▶ **Défi**
D'après le texte sur la Fédération du Mali, qui est nommé président de la Fédération ?

▶ **Texte fourni**
:::

À partir de 1958, dans le cadre de la Communauté (voir le parcours intitulé Les chemins politiques, de Brazzaville à la Communauté), une configuration politique nouvelle a pris forme sur les décombres de l'ancienne Afrique Occidentale Française. La question des différentes voies possibles d'accession à l'indépendance agite les hommes politiques africains depuis plusieurs années et suscite de nombreux débats, notamment au sein du Rassemblement Démocratique Africain (RDA). À une vision fédéraliste et panafricaniste s'oppose par exemple la conception plus « classique » d'un Félix Houphouët-Boigny, pour qui l'indépendance doit se faire pays par pays, et sans précipitation. Les deux hommes forts du Sénégal et du Soudan, Léopold Sédar Senghor et Modibo Keita, se rejoignent en 1958 sur une position fédéraliste et décident la mise sur pied d'une fédération, le Mali – du nom d'un État médiéval prestigieux – qui permettrait notamment de négocier l'indépendance dans une position de force vis-à-vis de Paris. Il s'agit aussi de lutter contre le risque de « balkanisation » de l'Afrique de l'Ouest.
Le 17 janvier 1959, au Grand Conseil de l'AOF, quarante-quatre délégués adoptent les principes constitutionnels menant à la création de la nouvelle entité. Il est question au départ de réunir dans la la Fédération du Mali le Sénégal, le Soudan, le Dahomey et la Haute-Volta. Pour entrer en vigueur, la constitution devait être ratifiée par les assemblées législatives des États concernés ; finalement, seuls le Sénégal et le Soudan décident de poursuivre le projet. Une Assemblée fédérale du Mali, avec Senghor comme président, voit le jour au printemps 1959. Une constitution est adoptée dans la foulée et un gouvernement fédéral paritaire formé le 4 avril, avec à sa tête Senghor. Le Soudan et le Sénégal y disposent chacun de quatre ministères. Le Soudanais Modibo Keita est nommé président de la Fédération, tandis que le Sénégalais Mamadou Dia en devient le vice-président. L'indépendance de l'ensemble est formellement reconnue par la France en avril 1960.
Le reportage se plait à insister sur la relative ignorance de « l'homme de la rue » qui, à Dakar comme à Bamako, semble un peu éloigné de cette construction politique ; mais le micro-trottoir aboutit presque à un effet inverse de celui souhaité : au-delà de l'ignorance ponctuelle de tel ou tel, on a finalement l'impression d'un réel intérêt des interviewés pour le processus en marche. Par ailleurs, les réalisateurs opposent presque pied à pied les deux pays, leurs dirigeants, leur culture et leur style politiques. D'un côté, on met en exergue le volontarisme soudanais — et de fait, l'Union Soudanaise-RDA, parti de Modibo Keita, quadrille les campagnes et encadre l'opinion sur un mode de plus en plus autoritaire. De l'autre, on souligne le pluralisme sénégalais — il est vrai que d'intenses luttes partisanes et syndicales ont cours et témoignent de la relative division de l'opinion sur l'opportunité du projet fédéral. Cette vision duale, un peu caricaturale, contient toutefois une part de vérité : celle de l'évolution rapide du Soudan de Modibo Keita vers le parti unique et vers une forme de régime autoritaire, à des années-lumière du pluralisme politique sénégalais. C'est de cette contradiction que jaillira, en 1960, la crise finale mettant fin au projet de Fédération du Mali.

:::

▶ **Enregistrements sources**
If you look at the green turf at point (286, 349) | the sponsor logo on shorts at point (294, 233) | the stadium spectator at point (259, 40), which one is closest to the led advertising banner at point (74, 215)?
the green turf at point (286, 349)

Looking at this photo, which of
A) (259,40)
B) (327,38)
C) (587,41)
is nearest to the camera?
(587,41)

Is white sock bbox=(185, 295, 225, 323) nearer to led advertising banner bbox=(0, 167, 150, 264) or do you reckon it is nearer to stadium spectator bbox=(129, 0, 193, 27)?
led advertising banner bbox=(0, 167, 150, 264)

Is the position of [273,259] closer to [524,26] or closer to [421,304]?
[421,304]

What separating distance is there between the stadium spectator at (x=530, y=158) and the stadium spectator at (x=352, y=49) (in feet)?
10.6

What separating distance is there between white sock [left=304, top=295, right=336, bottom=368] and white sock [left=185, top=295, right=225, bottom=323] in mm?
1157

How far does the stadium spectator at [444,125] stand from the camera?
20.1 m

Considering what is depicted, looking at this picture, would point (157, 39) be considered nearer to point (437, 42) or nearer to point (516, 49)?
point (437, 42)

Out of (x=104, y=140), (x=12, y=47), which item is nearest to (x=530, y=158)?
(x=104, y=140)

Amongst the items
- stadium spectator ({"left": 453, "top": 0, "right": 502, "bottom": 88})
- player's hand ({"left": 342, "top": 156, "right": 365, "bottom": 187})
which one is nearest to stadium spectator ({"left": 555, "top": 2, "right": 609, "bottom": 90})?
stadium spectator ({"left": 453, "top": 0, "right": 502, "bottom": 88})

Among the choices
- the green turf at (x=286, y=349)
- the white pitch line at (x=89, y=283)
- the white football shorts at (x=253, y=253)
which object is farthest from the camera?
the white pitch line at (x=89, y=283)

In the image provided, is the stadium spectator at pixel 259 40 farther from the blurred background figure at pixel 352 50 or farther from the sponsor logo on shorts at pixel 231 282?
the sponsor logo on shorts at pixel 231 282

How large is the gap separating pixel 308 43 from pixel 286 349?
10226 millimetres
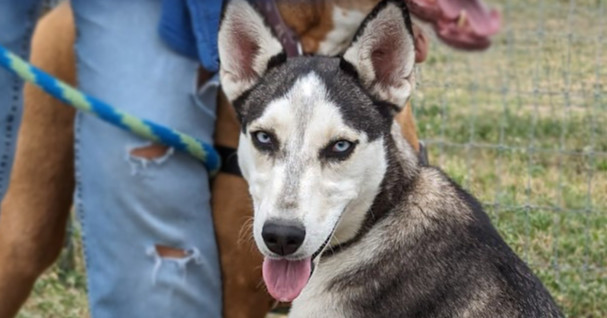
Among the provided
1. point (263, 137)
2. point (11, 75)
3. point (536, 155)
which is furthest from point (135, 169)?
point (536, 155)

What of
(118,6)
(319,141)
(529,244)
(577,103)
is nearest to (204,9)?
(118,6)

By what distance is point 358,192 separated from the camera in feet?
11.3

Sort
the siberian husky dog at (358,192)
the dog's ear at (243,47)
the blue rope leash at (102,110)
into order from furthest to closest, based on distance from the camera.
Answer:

:::

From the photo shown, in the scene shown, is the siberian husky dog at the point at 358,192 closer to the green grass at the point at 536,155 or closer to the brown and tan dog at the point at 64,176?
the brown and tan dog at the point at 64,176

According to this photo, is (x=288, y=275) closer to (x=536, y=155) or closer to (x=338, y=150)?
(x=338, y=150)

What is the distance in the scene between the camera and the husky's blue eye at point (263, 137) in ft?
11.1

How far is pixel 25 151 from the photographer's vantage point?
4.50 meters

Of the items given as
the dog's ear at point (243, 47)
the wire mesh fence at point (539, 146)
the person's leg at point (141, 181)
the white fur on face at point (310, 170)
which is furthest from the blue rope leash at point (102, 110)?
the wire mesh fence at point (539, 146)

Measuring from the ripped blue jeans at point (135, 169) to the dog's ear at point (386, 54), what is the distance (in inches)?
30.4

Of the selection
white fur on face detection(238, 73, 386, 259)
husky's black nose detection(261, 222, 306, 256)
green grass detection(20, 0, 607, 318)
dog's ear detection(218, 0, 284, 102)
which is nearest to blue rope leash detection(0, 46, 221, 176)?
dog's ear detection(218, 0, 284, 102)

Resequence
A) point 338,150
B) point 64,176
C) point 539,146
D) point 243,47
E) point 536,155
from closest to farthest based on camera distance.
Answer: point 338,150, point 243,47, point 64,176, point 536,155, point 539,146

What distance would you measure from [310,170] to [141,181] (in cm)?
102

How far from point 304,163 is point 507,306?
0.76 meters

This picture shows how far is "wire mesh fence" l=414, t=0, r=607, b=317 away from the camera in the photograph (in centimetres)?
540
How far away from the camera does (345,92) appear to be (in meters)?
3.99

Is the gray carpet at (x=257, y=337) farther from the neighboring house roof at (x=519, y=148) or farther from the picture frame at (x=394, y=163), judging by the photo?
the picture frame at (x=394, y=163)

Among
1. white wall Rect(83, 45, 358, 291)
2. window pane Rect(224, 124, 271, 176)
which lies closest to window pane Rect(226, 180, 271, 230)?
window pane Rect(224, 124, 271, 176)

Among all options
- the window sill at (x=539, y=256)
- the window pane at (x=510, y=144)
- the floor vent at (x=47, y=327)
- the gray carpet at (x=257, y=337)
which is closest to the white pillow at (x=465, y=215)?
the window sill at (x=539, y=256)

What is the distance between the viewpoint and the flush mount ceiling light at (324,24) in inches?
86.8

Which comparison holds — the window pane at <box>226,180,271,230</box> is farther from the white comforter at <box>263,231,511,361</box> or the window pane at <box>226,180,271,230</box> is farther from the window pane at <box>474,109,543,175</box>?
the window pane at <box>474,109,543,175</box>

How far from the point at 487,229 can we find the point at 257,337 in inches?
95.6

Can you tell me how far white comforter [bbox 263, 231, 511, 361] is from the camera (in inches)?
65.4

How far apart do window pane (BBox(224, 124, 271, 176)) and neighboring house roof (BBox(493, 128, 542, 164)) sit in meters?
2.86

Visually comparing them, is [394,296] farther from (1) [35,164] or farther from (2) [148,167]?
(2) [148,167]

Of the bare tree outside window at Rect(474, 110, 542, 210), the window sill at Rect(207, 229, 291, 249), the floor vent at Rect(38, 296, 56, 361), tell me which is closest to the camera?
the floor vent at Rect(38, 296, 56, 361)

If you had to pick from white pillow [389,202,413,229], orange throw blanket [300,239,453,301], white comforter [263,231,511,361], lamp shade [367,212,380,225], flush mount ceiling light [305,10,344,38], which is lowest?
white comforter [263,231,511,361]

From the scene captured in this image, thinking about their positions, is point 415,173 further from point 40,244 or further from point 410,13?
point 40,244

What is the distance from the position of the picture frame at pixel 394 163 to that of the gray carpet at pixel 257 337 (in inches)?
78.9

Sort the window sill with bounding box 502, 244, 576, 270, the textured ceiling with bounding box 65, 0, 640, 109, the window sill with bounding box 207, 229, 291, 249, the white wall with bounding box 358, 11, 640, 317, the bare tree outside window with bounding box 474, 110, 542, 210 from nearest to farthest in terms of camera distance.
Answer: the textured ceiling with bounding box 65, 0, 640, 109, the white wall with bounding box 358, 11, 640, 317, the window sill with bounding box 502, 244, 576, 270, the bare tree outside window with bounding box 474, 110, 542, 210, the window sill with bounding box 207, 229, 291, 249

:::

▶ **Réponse**
Le Soudanais Modibo Keita est nommé président de la Fédération.